Finite difference transient electromagnetic migration imaging for grounded sources

The currently major interpretation approach of transient electromagnetics is to provide information on the (apparent) resistivity of the underground medium, and it is challenging to provide detailed information on the geological interface. In this paper, based on the finite-difference principle, the migration imaging technology of the transient electromagnetic pseudo wavefield of the grounded source is achieved. According to the mathematical relationship between the transient electromagnetic diffusion field and the pseudo wavefield, the precise integration method is used to solve the first type of Fredholm integral equation, and then the direct wave is eliminated, and the pseudo wavefield containing only the ground reflection wave is obtained.

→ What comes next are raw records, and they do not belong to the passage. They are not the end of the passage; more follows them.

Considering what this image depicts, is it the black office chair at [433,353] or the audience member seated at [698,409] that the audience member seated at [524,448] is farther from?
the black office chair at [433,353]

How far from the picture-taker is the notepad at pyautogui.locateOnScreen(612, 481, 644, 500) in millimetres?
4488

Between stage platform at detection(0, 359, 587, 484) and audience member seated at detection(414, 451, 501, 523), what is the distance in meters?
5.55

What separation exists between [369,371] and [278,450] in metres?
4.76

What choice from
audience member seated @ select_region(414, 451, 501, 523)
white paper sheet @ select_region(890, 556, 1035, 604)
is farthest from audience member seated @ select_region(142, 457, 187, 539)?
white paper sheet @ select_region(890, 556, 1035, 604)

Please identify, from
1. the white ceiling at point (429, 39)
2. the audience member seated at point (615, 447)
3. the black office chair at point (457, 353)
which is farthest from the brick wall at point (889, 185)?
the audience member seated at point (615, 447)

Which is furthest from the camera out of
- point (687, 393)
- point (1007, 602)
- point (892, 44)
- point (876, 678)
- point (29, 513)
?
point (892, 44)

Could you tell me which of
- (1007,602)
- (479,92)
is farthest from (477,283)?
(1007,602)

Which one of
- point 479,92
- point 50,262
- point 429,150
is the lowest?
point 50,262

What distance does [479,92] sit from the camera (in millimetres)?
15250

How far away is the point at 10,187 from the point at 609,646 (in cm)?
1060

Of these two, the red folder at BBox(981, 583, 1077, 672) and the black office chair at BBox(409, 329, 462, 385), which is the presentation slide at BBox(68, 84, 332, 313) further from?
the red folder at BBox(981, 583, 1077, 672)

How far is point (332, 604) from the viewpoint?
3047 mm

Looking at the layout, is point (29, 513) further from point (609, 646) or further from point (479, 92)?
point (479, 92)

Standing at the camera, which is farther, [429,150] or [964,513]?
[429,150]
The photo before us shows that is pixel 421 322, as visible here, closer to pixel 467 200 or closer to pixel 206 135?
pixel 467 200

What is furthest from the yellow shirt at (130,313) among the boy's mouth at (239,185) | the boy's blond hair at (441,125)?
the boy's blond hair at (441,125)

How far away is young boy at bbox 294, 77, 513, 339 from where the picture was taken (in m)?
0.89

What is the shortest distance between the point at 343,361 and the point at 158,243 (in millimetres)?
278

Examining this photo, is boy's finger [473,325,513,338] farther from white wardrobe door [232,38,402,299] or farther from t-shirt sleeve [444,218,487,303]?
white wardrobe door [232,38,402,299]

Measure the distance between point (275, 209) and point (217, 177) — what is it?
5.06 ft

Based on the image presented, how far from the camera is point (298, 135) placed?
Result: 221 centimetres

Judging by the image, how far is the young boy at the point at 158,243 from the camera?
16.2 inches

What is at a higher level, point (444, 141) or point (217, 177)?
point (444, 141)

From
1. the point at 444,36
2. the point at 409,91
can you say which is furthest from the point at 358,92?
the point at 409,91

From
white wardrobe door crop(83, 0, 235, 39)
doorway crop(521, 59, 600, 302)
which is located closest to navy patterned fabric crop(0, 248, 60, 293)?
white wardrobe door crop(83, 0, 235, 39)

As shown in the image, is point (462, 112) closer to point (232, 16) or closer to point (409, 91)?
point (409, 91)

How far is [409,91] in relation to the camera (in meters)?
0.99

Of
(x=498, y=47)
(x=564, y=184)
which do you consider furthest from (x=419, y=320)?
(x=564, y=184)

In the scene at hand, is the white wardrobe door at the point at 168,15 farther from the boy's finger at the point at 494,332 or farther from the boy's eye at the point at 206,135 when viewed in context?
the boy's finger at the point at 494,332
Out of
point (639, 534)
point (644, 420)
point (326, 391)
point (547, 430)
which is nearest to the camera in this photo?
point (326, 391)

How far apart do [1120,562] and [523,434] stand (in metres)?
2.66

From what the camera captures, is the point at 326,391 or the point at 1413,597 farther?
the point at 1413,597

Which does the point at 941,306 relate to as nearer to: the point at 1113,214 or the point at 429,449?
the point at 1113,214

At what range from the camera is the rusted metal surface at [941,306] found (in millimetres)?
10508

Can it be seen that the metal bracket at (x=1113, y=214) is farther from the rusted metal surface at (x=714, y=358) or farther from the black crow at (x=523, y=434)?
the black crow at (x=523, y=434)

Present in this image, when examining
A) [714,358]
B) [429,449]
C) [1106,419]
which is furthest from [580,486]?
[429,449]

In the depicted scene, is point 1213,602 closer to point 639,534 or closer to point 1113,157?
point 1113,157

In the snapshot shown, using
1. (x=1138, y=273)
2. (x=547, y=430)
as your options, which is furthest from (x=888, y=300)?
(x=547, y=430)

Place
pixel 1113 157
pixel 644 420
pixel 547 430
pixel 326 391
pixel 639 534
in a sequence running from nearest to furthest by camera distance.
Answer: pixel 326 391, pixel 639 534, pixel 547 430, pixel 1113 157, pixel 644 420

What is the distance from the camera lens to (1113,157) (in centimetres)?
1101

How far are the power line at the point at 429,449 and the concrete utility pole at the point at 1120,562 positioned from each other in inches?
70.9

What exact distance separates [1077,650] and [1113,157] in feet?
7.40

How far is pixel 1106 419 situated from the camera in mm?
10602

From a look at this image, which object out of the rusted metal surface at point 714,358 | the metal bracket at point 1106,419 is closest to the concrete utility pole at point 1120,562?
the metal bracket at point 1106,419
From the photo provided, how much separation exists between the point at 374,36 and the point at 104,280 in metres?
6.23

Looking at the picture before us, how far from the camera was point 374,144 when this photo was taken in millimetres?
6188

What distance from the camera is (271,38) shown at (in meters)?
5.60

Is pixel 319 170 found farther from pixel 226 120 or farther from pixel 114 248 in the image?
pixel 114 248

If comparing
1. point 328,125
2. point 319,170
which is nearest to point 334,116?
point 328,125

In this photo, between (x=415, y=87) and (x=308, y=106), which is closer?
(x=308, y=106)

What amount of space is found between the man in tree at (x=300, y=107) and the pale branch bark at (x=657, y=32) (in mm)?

Based on this, the 2D and 3D wavefield recursion equations in the time-space domain are derived by backward extrapolation of the first-order approximation equation for upcoming wave fields. By solving the wave field of underground space and using the deconvolution method to weaken the wave broadening effect of the pseudo wavefield, the longitudinal resolution of the geological interface can be improved and more accurate information of the geological interface can be obtained. The uniform half-space model, the D type model, the HK type model, the two-layer water-bearing goaf model, and field data are all used to verify the approach proposed in this paper. The results of the migration imaging are consistent with the geological data, indicating the transient electromagnetic finite-difference migration imaging method is feasible in identifying electrical interfaces and stratum features.